Following a Community Governance Review in 2013, Nythe obtained independence from Stratton St Margaret, becoming a parish in its own right with effect from 1 April 2015. After a further review in 2016, the parish was extended to include Eldene and Liden, which were previously unparished areas; from 1 April 2017 the name of the parish is Nythe, Eldene and Liden. The parish council has nine councillors, and one of its principal responsibilities is grounds maintenance, particularly in play areas.

Swindon Borough Council is the unitary authority for the area; Nythe and Dorcan fall within Covingham and Dorcan ward, while Eldene and Liden are part of Liden, Eldene and Park South ward.
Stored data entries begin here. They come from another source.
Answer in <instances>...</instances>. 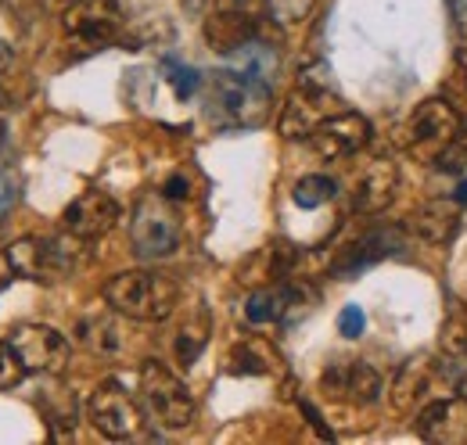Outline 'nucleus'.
Wrapping results in <instances>:
<instances>
[{"mask_svg":"<svg viewBox=\"0 0 467 445\" xmlns=\"http://www.w3.org/2000/svg\"><path fill=\"white\" fill-rule=\"evenodd\" d=\"M7 270L18 274L26 280H61V277H72L76 270L87 266L90 259V241L87 237H76V233H51V237H18L7 252Z\"/></svg>","mask_w":467,"mask_h":445,"instance_id":"1","label":"nucleus"},{"mask_svg":"<svg viewBox=\"0 0 467 445\" xmlns=\"http://www.w3.org/2000/svg\"><path fill=\"white\" fill-rule=\"evenodd\" d=\"M105 302L126 320L162 324L180 305V284L159 270H126L105 284Z\"/></svg>","mask_w":467,"mask_h":445,"instance_id":"2","label":"nucleus"},{"mask_svg":"<svg viewBox=\"0 0 467 445\" xmlns=\"http://www.w3.org/2000/svg\"><path fill=\"white\" fill-rule=\"evenodd\" d=\"M270 83L252 72H216L209 115L220 126H263L270 115Z\"/></svg>","mask_w":467,"mask_h":445,"instance_id":"3","label":"nucleus"},{"mask_svg":"<svg viewBox=\"0 0 467 445\" xmlns=\"http://www.w3.org/2000/svg\"><path fill=\"white\" fill-rule=\"evenodd\" d=\"M183 241V226L180 216L170 205L166 194H144L133 205V220H130V244L140 259L155 263V259H170Z\"/></svg>","mask_w":467,"mask_h":445,"instance_id":"4","label":"nucleus"},{"mask_svg":"<svg viewBox=\"0 0 467 445\" xmlns=\"http://www.w3.org/2000/svg\"><path fill=\"white\" fill-rule=\"evenodd\" d=\"M461 137H464V119L442 98L417 105L407 122V148L420 162H439L446 151H453V144H461Z\"/></svg>","mask_w":467,"mask_h":445,"instance_id":"5","label":"nucleus"},{"mask_svg":"<svg viewBox=\"0 0 467 445\" xmlns=\"http://www.w3.org/2000/svg\"><path fill=\"white\" fill-rule=\"evenodd\" d=\"M140 398L148 406V413L170 428V431H180V428H191L194 424V395L187 391V385L176 378L173 370L159 359H148L140 367Z\"/></svg>","mask_w":467,"mask_h":445,"instance_id":"6","label":"nucleus"},{"mask_svg":"<svg viewBox=\"0 0 467 445\" xmlns=\"http://www.w3.org/2000/svg\"><path fill=\"white\" fill-rule=\"evenodd\" d=\"M266 15V0H213V15L205 18V40L216 55L231 57L244 44L259 40Z\"/></svg>","mask_w":467,"mask_h":445,"instance_id":"7","label":"nucleus"},{"mask_svg":"<svg viewBox=\"0 0 467 445\" xmlns=\"http://www.w3.org/2000/svg\"><path fill=\"white\" fill-rule=\"evenodd\" d=\"M126 4L122 0H72L65 11V36L79 47H109L126 29Z\"/></svg>","mask_w":467,"mask_h":445,"instance_id":"8","label":"nucleus"},{"mask_svg":"<svg viewBox=\"0 0 467 445\" xmlns=\"http://www.w3.org/2000/svg\"><path fill=\"white\" fill-rule=\"evenodd\" d=\"M342 111V101L338 94L317 79V76H306L285 101V111H281V137L285 140H306L324 119L338 115Z\"/></svg>","mask_w":467,"mask_h":445,"instance_id":"9","label":"nucleus"},{"mask_svg":"<svg viewBox=\"0 0 467 445\" xmlns=\"http://www.w3.org/2000/svg\"><path fill=\"white\" fill-rule=\"evenodd\" d=\"M87 417L105 439H133L144 431V409L140 402L116 381H105L90 391L87 398Z\"/></svg>","mask_w":467,"mask_h":445,"instance_id":"10","label":"nucleus"},{"mask_svg":"<svg viewBox=\"0 0 467 445\" xmlns=\"http://www.w3.org/2000/svg\"><path fill=\"white\" fill-rule=\"evenodd\" d=\"M7 345L22 359L26 374H61L68 367V356H72L68 337L55 331V327H44V324L15 327V331L7 334Z\"/></svg>","mask_w":467,"mask_h":445,"instance_id":"11","label":"nucleus"},{"mask_svg":"<svg viewBox=\"0 0 467 445\" xmlns=\"http://www.w3.org/2000/svg\"><path fill=\"white\" fill-rule=\"evenodd\" d=\"M370 140V122L356 111H338L331 119H324L313 133H309V148L324 159V162H338L352 159L356 151H363Z\"/></svg>","mask_w":467,"mask_h":445,"instance_id":"12","label":"nucleus"},{"mask_svg":"<svg viewBox=\"0 0 467 445\" xmlns=\"http://www.w3.org/2000/svg\"><path fill=\"white\" fill-rule=\"evenodd\" d=\"M320 388L327 391L331 398H338V402L370 406L381 395V374L363 359H342V363H331L320 374Z\"/></svg>","mask_w":467,"mask_h":445,"instance_id":"13","label":"nucleus"},{"mask_svg":"<svg viewBox=\"0 0 467 445\" xmlns=\"http://www.w3.org/2000/svg\"><path fill=\"white\" fill-rule=\"evenodd\" d=\"M65 230L68 233H76V237H87V241H94V237H101V233H109L119 220V205L112 194H105V191H83L79 198H72L68 202V209H65Z\"/></svg>","mask_w":467,"mask_h":445,"instance_id":"14","label":"nucleus"},{"mask_svg":"<svg viewBox=\"0 0 467 445\" xmlns=\"http://www.w3.org/2000/svg\"><path fill=\"white\" fill-rule=\"evenodd\" d=\"M400 191V169L389 159H374L370 166L359 172L356 180V191H352V209L359 216H374V212H385L392 205Z\"/></svg>","mask_w":467,"mask_h":445,"instance_id":"15","label":"nucleus"},{"mask_svg":"<svg viewBox=\"0 0 467 445\" xmlns=\"http://www.w3.org/2000/svg\"><path fill=\"white\" fill-rule=\"evenodd\" d=\"M457 222H461V202H446V198H435V202H424L413 216L407 220V230L413 237L428 241V244H446L453 233H457Z\"/></svg>","mask_w":467,"mask_h":445,"instance_id":"16","label":"nucleus"},{"mask_svg":"<svg viewBox=\"0 0 467 445\" xmlns=\"http://www.w3.org/2000/svg\"><path fill=\"white\" fill-rule=\"evenodd\" d=\"M396 248H400V233H396V230H370V233H363L359 241H352L349 248L335 259V274H338V277H352V274H359L363 266H374V263L389 259Z\"/></svg>","mask_w":467,"mask_h":445,"instance_id":"17","label":"nucleus"},{"mask_svg":"<svg viewBox=\"0 0 467 445\" xmlns=\"http://www.w3.org/2000/svg\"><path fill=\"white\" fill-rule=\"evenodd\" d=\"M464 417V406L461 402H446V398H439V402H428L424 409H420V417H417V435L420 439H431V442H457L461 435H457V424H464L461 420Z\"/></svg>","mask_w":467,"mask_h":445,"instance_id":"18","label":"nucleus"},{"mask_svg":"<svg viewBox=\"0 0 467 445\" xmlns=\"http://www.w3.org/2000/svg\"><path fill=\"white\" fill-rule=\"evenodd\" d=\"M116 316H109V313H90V316L79 324V341H83L90 352H98V356H119L126 341H122V334H119Z\"/></svg>","mask_w":467,"mask_h":445,"instance_id":"19","label":"nucleus"},{"mask_svg":"<svg viewBox=\"0 0 467 445\" xmlns=\"http://www.w3.org/2000/svg\"><path fill=\"white\" fill-rule=\"evenodd\" d=\"M428 374H431L428 370V359H410V363H403V370L396 374V385H392V402L400 409H410L413 398L428 388Z\"/></svg>","mask_w":467,"mask_h":445,"instance_id":"20","label":"nucleus"},{"mask_svg":"<svg viewBox=\"0 0 467 445\" xmlns=\"http://www.w3.org/2000/svg\"><path fill=\"white\" fill-rule=\"evenodd\" d=\"M335 194H338L335 180H331V176H320V172L302 176V180L295 183V205H302V209H320V205H327Z\"/></svg>","mask_w":467,"mask_h":445,"instance_id":"21","label":"nucleus"},{"mask_svg":"<svg viewBox=\"0 0 467 445\" xmlns=\"http://www.w3.org/2000/svg\"><path fill=\"white\" fill-rule=\"evenodd\" d=\"M285 305H288V295L285 291H255L252 298H248V320L252 324H270V320H281V313H285Z\"/></svg>","mask_w":467,"mask_h":445,"instance_id":"22","label":"nucleus"},{"mask_svg":"<svg viewBox=\"0 0 467 445\" xmlns=\"http://www.w3.org/2000/svg\"><path fill=\"white\" fill-rule=\"evenodd\" d=\"M313 4H317V0H266L270 18H274L277 26H298V22H306L309 11H313Z\"/></svg>","mask_w":467,"mask_h":445,"instance_id":"23","label":"nucleus"},{"mask_svg":"<svg viewBox=\"0 0 467 445\" xmlns=\"http://www.w3.org/2000/svg\"><path fill=\"white\" fill-rule=\"evenodd\" d=\"M22 378H26L22 359L15 356V348L7 341H0V388H15Z\"/></svg>","mask_w":467,"mask_h":445,"instance_id":"24","label":"nucleus"},{"mask_svg":"<svg viewBox=\"0 0 467 445\" xmlns=\"http://www.w3.org/2000/svg\"><path fill=\"white\" fill-rule=\"evenodd\" d=\"M166 79L176 87V94L180 98H191L194 94V87H198V72L194 68H187V65H176V61H166Z\"/></svg>","mask_w":467,"mask_h":445,"instance_id":"25","label":"nucleus"},{"mask_svg":"<svg viewBox=\"0 0 467 445\" xmlns=\"http://www.w3.org/2000/svg\"><path fill=\"white\" fill-rule=\"evenodd\" d=\"M15 202H18V176L11 169H0V222L15 209Z\"/></svg>","mask_w":467,"mask_h":445,"instance_id":"26","label":"nucleus"},{"mask_svg":"<svg viewBox=\"0 0 467 445\" xmlns=\"http://www.w3.org/2000/svg\"><path fill=\"white\" fill-rule=\"evenodd\" d=\"M363 324H367V320H363V313H359L356 305L342 309V316H338V327H342L346 337H359V334H363Z\"/></svg>","mask_w":467,"mask_h":445,"instance_id":"27","label":"nucleus"},{"mask_svg":"<svg viewBox=\"0 0 467 445\" xmlns=\"http://www.w3.org/2000/svg\"><path fill=\"white\" fill-rule=\"evenodd\" d=\"M446 4H450V11H453L457 26H467V0H446Z\"/></svg>","mask_w":467,"mask_h":445,"instance_id":"28","label":"nucleus"},{"mask_svg":"<svg viewBox=\"0 0 467 445\" xmlns=\"http://www.w3.org/2000/svg\"><path fill=\"white\" fill-rule=\"evenodd\" d=\"M7 65H11V47H7L4 40H0V72H4Z\"/></svg>","mask_w":467,"mask_h":445,"instance_id":"29","label":"nucleus"},{"mask_svg":"<svg viewBox=\"0 0 467 445\" xmlns=\"http://www.w3.org/2000/svg\"><path fill=\"white\" fill-rule=\"evenodd\" d=\"M183 4H187V7H191V11H205V7H209V4H213V0H183Z\"/></svg>","mask_w":467,"mask_h":445,"instance_id":"30","label":"nucleus"},{"mask_svg":"<svg viewBox=\"0 0 467 445\" xmlns=\"http://www.w3.org/2000/svg\"><path fill=\"white\" fill-rule=\"evenodd\" d=\"M453 198H457V202L464 205V202H467V180H464V183H461V187H457V194H453Z\"/></svg>","mask_w":467,"mask_h":445,"instance_id":"31","label":"nucleus"},{"mask_svg":"<svg viewBox=\"0 0 467 445\" xmlns=\"http://www.w3.org/2000/svg\"><path fill=\"white\" fill-rule=\"evenodd\" d=\"M0 144H4V126H0Z\"/></svg>","mask_w":467,"mask_h":445,"instance_id":"32","label":"nucleus"}]
</instances>
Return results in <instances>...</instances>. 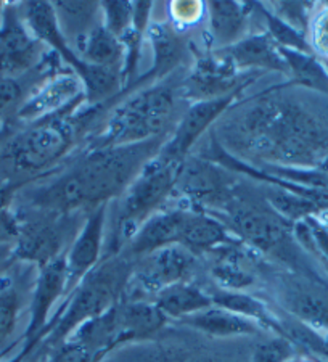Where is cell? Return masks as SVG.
<instances>
[{
    "label": "cell",
    "instance_id": "26",
    "mask_svg": "<svg viewBox=\"0 0 328 362\" xmlns=\"http://www.w3.org/2000/svg\"><path fill=\"white\" fill-rule=\"evenodd\" d=\"M288 66L291 83L328 95V68L315 54L280 49Z\"/></svg>",
    "mask_w": 328,
    "mask_h": 362
},
{
    "label": "cell",
    "instance_id": "13",
    "mask_svg": "<svg viewBox=\"0 0 328 362\" xmlns=\"http://www.w3.org/2000/svg\"><path fill=\"white\" fill-rule=\"evenodd\" d=\"M238 93L216 98V100L190 103L185 113L180 116L177 126L160 150L158 156L174 165H182L189 158L190 150L204 132L218 121L224 112L230 108Z\"/></svg>",
    "mask_w": 328,
    "mask_h": 362
},
{
    "label": "cell",
    "instance_id": "34",
    "mask_svg": "<svg viewBox=\"0 0 328 362\" xmlns=\"http://www.w3.org/2000/svg\"><path fill=\"white\" fill-rule=\"evenodd\" d=\"M310 49L317 52L328 63V4L322 5L317 13L310 16Z\"/></svg>",
    "mask_w": 328,
    "mask_h": 362
},
{
    "label": "cell",
    "instance_id": "22",
    "mask_svg": "<svg viewBox=\"0 0 328 362\" xmlns=\"http://www.w3.org/2000/svg\"><path fill=\"white\" fill-rule=\"evenodd\" d=\"M76 47H78V54L84 62L90 63L93 66L115 69V71L122 74L126 58L124 44L121 42L119 37L111 34L102 25V21L90 29L86 36L76 40Z\"/></svg>",
    "mask_w": 328,
    "mask_h": 362
},
{
    "label": "cell",
    "instance_id": "17",
    "mask_svg": "<svg viewBox=\"0 0 328 362\" xmlns=\"http://www.w3.org/2000/svg\"><path fill=\"white\" fill-rule=\"evenodd\" d=\"M216 52L227 57L242 73L279 71L288 74V66L280 54V47L267 33L245 36L237 44Z\"/></svg>",
    "mask_w": 328,
    "mask_h": 362
},
{
    "label": "cell",
    "instance_id": "18",
    "mask_svg": "<svg viewBox=\"0 0 328 362\" xmlns=\"http://www.w3.org/2000/svg\"><path fill=\"white\" fill-rule=\"evenodd\" d=\"M145 36H148L153 50V66L139 79L142 83H160L168 79L185 62L189 55V44L171 23H150Z\"/></svg>",
    "mask_w": 328,
    "mask_h": 362
},
{
    "label": "cell",
    "instance_id": "29",
    "mask_svg": "<svg viewBox=\"0 0 328 362\" xmlns=\"http://www.w3.org/2000/svg\"><path fill=\"white\" fill-rule=\"evenodd\" d=\"M21 311V296L11 282H0V351L7 349Z\"/></svg>",
    "mask_w": 328,
    "mask_h": 362
},
{
    "label": "cell",
    "instance_id": "41",
    "mask_svg": "<svg viewBox=\"0 0 328 362\" xmlns=\"http://www.w3.org/2000/svg\"><path fill=\"white\" fill-rule=\"evenodd\" d=\"M315 218H317L319 223L322 226H325L328 229V208L327 209H322V211H319L317 214H315Z\"/></svg>",
    "mask_w": 328,
    "mask_h": 362
},
{
    "label": "cell",
    "instance_id": "20",
    "mask_svg": "<svg viewBox=\"0 0 328 362\" xmlns=\"http://www.w3.org/2000/svg\"><path fill=\"white\" fill-rule=\"evenodd\" d=\"M204 10L209 16L211 44L214 50H221L245 37L248 20L254 11V4L208 2Z\"/></svg>",
    "mask_w": 328,
    "mask_h": 362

For Westminster elections, the parish is in the Swindon South constituency.

==Geography==
The Dorcan Stream (a small tributary of the River Cole) forms the western boundary in the south, then turns east to separate Nythe from the rest of the parish. Dorcan Way, part of Swindon's B4006 orbital road, is the northern boundary of Nythe and continues in an arc through the parish to meet the A4259 Marlborough Road, which marks the southern boundary. The eastern boundary is the A419 road, a major route which connects the nearby junction 15 of the M4 motorway with north Swindon and Gloucestershire.

==Amenities==
The parish has a community centre, a primary school and Nyland Campus, a primary school for children with special needs. Dorcan Academy, a secondary school for ages 11 to 16, is within the parish.